- **REQUIRED ACTION**:
Among the entries below, find the line with "通过研究党史才能更加准确的认", then quote it and each following line up to and including the line with "研究过去是为了更好地走向未来", and nothing else.

RECORDS FOR THE EXERCISE: Begin

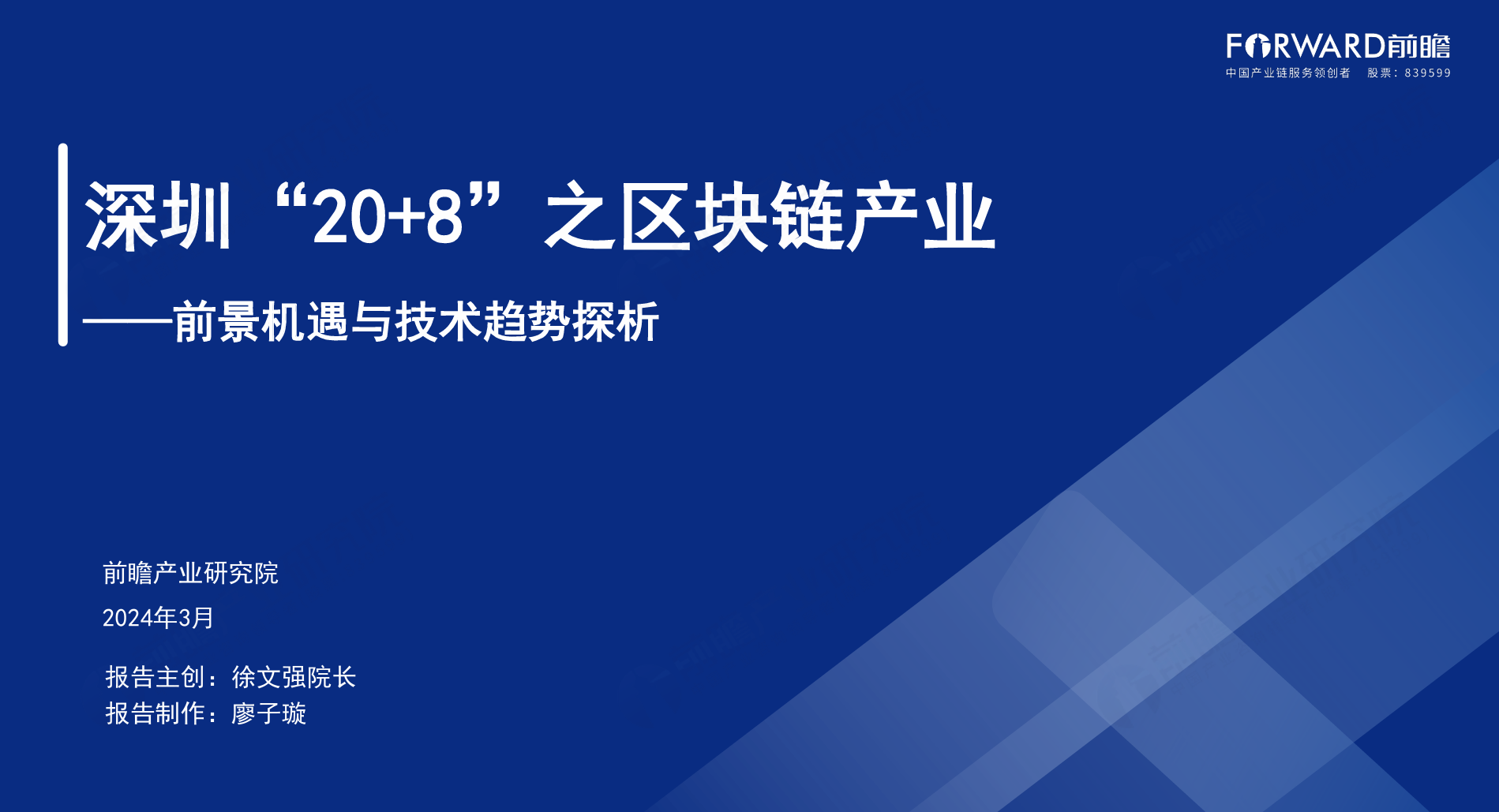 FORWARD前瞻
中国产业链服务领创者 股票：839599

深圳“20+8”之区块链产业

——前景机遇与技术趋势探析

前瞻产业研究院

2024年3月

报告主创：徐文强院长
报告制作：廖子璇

RECORDS FOR THE EXERCISE: End
RECORDS FOR THE EXERCISE: Begin

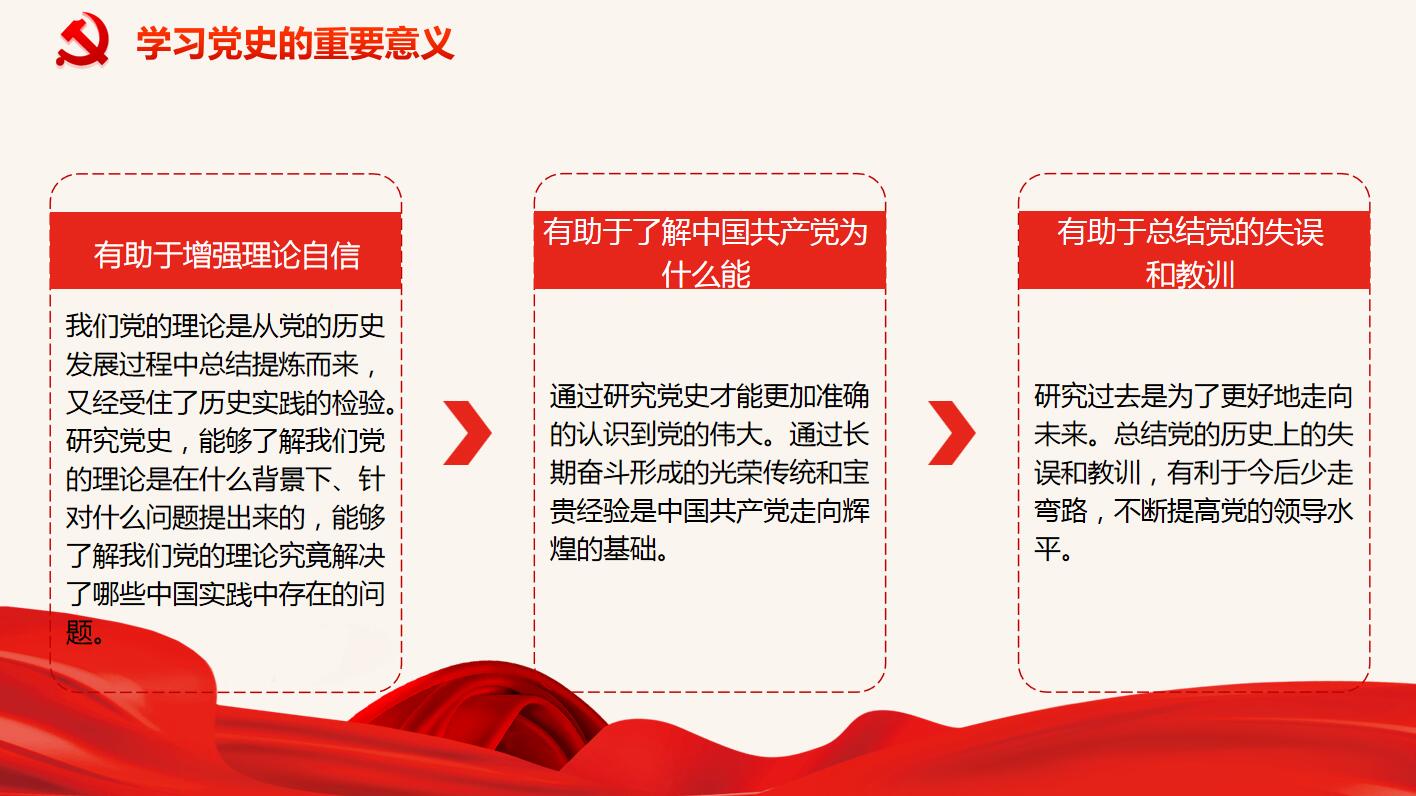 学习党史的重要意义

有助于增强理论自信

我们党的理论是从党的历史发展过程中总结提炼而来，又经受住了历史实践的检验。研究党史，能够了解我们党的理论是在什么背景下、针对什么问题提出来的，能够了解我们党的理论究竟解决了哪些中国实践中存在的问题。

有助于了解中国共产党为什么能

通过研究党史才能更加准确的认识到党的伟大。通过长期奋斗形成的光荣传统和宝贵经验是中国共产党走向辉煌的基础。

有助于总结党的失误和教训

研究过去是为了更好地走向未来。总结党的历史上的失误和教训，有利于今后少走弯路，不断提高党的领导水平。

RECORDS FOR THE EXERCISE: End

- **RESULT**:
通过研究党史才能更加准确的认识到党的伟大。通过长期奋斗形成的光荣传统和宝贵经验是中国共产党走向辉煌的基础。

有助于总结党的失误和教训

研究过去是为了更好地走向未来。总结党的历史上的失误和教训，有利于今后少走弯路，不断提高党的领导水平。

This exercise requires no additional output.